(A block of data)
%%

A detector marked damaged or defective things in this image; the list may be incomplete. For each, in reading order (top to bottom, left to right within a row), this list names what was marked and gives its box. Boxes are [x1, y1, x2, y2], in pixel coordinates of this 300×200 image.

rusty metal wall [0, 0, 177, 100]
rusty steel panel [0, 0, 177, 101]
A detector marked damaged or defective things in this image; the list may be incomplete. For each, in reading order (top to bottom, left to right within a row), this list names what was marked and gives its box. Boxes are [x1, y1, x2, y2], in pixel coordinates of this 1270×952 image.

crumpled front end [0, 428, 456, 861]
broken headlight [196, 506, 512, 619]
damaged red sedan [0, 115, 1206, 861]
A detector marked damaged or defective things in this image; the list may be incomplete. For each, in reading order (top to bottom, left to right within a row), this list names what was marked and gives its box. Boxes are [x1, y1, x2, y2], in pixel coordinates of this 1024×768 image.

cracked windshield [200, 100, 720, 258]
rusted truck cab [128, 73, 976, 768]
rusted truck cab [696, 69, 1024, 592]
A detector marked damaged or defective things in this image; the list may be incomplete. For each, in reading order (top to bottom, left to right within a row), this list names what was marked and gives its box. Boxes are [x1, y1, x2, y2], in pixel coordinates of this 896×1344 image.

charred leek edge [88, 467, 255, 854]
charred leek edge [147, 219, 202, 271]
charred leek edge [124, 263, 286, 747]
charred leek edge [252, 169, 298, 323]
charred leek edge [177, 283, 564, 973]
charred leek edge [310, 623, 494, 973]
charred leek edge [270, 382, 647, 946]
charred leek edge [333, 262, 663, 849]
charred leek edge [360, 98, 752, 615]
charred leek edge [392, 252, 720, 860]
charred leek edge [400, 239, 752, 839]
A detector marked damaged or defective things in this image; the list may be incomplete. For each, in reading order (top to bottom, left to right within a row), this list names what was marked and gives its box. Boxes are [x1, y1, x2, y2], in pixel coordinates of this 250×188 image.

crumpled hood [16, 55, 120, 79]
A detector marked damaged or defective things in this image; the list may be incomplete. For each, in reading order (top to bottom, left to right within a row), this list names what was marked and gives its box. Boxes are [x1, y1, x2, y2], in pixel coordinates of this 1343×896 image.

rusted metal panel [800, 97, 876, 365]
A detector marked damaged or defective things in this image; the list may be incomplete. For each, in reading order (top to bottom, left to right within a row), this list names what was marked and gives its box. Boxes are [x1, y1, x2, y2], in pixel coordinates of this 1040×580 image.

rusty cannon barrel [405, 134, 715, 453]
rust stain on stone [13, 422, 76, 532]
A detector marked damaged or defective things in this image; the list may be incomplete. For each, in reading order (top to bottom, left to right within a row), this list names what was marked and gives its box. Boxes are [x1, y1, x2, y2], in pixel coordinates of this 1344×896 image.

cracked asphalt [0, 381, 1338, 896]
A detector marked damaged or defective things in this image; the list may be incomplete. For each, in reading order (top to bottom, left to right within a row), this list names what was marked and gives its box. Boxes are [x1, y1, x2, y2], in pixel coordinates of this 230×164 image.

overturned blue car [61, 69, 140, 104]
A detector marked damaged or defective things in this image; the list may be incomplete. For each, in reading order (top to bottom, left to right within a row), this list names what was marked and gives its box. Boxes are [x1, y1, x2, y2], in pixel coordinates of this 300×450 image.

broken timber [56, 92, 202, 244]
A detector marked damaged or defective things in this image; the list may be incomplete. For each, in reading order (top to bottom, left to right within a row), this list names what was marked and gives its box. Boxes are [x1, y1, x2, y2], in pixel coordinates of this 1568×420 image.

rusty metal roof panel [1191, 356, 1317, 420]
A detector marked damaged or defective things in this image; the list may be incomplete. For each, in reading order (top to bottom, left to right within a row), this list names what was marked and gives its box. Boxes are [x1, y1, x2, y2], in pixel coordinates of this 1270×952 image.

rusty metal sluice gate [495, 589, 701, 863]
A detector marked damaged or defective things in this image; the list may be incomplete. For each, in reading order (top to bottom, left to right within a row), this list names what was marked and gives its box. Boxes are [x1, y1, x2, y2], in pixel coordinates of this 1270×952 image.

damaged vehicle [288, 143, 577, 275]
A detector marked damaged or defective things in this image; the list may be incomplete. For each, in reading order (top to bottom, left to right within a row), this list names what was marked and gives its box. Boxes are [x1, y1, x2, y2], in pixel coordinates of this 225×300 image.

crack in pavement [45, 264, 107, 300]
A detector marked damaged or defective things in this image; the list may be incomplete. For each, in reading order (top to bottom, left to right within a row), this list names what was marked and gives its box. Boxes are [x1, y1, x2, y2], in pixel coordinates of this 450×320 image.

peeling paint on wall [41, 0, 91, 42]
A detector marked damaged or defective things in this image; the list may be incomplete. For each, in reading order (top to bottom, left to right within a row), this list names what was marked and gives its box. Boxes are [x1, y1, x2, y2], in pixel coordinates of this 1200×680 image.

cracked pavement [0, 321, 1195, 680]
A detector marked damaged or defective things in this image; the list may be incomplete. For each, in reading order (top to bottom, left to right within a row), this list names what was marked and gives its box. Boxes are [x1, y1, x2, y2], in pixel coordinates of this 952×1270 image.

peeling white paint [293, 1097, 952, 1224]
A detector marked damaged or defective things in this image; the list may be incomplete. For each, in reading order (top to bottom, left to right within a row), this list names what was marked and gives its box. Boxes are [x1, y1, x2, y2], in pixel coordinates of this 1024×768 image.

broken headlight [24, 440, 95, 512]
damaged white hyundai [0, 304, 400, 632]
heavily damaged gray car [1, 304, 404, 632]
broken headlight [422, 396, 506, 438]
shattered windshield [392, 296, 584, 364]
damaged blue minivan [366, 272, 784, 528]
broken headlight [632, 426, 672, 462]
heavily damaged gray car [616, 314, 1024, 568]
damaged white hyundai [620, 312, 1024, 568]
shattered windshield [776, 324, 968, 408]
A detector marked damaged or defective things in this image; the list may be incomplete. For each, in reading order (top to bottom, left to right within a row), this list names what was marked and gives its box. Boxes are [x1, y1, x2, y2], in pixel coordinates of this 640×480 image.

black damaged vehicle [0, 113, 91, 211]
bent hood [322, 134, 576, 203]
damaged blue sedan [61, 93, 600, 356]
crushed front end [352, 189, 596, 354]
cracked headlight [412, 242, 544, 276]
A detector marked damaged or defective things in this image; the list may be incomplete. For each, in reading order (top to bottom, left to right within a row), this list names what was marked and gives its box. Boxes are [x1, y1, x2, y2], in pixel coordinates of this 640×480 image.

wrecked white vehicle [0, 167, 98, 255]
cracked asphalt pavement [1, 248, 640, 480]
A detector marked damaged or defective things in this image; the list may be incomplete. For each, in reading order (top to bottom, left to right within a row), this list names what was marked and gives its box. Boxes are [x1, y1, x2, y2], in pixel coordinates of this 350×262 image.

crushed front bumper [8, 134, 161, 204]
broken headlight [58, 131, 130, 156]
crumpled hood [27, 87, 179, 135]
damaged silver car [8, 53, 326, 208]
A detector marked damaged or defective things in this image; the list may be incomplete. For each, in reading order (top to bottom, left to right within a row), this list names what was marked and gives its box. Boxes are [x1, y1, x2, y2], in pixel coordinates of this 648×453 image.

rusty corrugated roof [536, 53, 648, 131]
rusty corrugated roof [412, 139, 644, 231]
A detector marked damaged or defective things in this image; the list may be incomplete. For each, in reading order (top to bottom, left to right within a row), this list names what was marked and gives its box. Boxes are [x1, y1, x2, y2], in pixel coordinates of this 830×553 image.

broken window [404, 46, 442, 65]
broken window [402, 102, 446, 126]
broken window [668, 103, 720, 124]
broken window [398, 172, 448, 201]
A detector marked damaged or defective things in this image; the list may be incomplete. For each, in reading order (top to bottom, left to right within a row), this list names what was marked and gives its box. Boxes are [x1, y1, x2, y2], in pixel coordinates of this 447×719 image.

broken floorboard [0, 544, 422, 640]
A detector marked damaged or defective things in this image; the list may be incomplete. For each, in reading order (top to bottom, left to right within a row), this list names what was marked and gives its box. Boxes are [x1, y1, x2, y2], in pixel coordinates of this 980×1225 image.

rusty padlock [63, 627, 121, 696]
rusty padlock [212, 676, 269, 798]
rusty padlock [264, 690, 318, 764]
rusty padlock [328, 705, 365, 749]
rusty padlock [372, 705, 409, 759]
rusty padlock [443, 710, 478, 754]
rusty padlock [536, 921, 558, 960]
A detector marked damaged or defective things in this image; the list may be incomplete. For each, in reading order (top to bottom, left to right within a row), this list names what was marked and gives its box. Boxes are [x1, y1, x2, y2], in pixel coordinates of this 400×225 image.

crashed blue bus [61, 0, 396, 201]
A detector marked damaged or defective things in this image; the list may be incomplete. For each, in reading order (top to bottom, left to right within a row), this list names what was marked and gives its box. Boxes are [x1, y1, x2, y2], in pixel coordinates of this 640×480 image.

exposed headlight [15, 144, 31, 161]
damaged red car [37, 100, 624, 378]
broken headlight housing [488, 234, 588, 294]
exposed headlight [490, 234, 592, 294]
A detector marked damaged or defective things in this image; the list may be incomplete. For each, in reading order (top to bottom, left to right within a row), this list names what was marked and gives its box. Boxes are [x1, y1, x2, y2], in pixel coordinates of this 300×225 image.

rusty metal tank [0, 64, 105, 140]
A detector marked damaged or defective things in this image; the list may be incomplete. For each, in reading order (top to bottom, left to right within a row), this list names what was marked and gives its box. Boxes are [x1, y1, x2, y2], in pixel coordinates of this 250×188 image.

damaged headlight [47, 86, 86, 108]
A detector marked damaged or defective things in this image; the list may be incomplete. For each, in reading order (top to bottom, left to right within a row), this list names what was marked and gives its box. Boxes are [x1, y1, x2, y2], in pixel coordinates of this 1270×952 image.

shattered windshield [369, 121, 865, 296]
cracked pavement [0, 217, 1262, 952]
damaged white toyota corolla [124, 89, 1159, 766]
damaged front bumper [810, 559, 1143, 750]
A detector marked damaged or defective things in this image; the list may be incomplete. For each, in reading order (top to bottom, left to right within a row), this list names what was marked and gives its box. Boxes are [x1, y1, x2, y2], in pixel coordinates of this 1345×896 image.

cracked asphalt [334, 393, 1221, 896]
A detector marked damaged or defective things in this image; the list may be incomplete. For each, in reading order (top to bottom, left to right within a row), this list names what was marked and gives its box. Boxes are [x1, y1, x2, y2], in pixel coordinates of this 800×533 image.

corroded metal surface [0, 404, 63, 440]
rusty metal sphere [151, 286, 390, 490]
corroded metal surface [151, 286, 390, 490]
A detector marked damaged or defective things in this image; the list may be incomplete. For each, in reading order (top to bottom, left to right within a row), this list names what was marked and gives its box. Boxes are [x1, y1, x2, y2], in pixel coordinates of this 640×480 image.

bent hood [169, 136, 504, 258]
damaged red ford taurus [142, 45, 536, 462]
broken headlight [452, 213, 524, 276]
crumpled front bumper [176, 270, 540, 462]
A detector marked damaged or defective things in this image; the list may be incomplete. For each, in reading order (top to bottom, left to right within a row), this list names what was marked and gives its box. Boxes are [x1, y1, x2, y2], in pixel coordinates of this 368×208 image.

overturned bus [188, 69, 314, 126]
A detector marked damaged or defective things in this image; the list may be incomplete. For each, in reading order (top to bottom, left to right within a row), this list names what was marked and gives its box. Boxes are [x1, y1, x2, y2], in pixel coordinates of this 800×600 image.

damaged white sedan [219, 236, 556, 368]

%%

§ What is being asked:
Rewrite everything from the line containing "this 648×453 image." down to the line containing "crashed blue bus [61, 0, 396, 201]", renaming "reading order" to "scan order" and leaving all else unchanged.

§ Output for this task:
A detector marked damaged or defective things in this image; the list may be incomplete. For each, in scan order (top to bottom, left to right within a row), this list names what was marked and gives its box. Boxes are [x1, y1, x2, y2], in pixel coordinates of this 648×453 image.

rusty corrugated roof [536, 53, 648, 131]
rusty corrugated roof [412, 139, 644, 231]
A detector marked damaged or defective things in this image; the list may be incomplete. For each, in scan order (top to bottom, left to right within a row), this list names what was marked and gives its box. Boxes are [x1, y1, x2, y2], in pixel coordinates of this 830×553 image.

broken window [404, 46, 442, 65]
broken window [402, 102, 446, 126]
broken window [668, 103, 720, 124]
broken window [398, 172, 448, 201]
A detector marked damaged or defective things in this image; the list may be incomplete. For each, in scan order (top to bottom, left to right within a row), this list names what was marked and gives its box. Boxes are [x1, y1, x2, y2], in pixel coordinates of this 447×719 image.

broken floorboard [0, 544, 422, 640]
A detector marked damaged or defective things in this image; the list may be incomplete. For each, in scan order (top to bottom, left to right within a row), this list names what was marked and gives its box. Boxes are [x1, y1, x2, y2], in pixel coordinates of this 980×1225 image.

rusty padlock [63, 627, 121, 696]
rusty padlock [212, 676, 269, 798]
rusty padlock [264, 690, 318, 764]
rusty padlock [328, 705, 365, 749]
rusty padlock [372, 705, 409, 759]
rusty padlock [443, 710, 478, 754]
rusty padlock [536, 921, 558, 960]
A detector marked damaged or defective things in this image; the list may be incomplete. For each, in scan order (top to bottom, left to right within a row), this list names what was marked and gives its box. Boxes are [x1, y1, x2, y2], in pixel coordinates of this 400×225 image.

crashed blue bus [61, 0, 396, 201]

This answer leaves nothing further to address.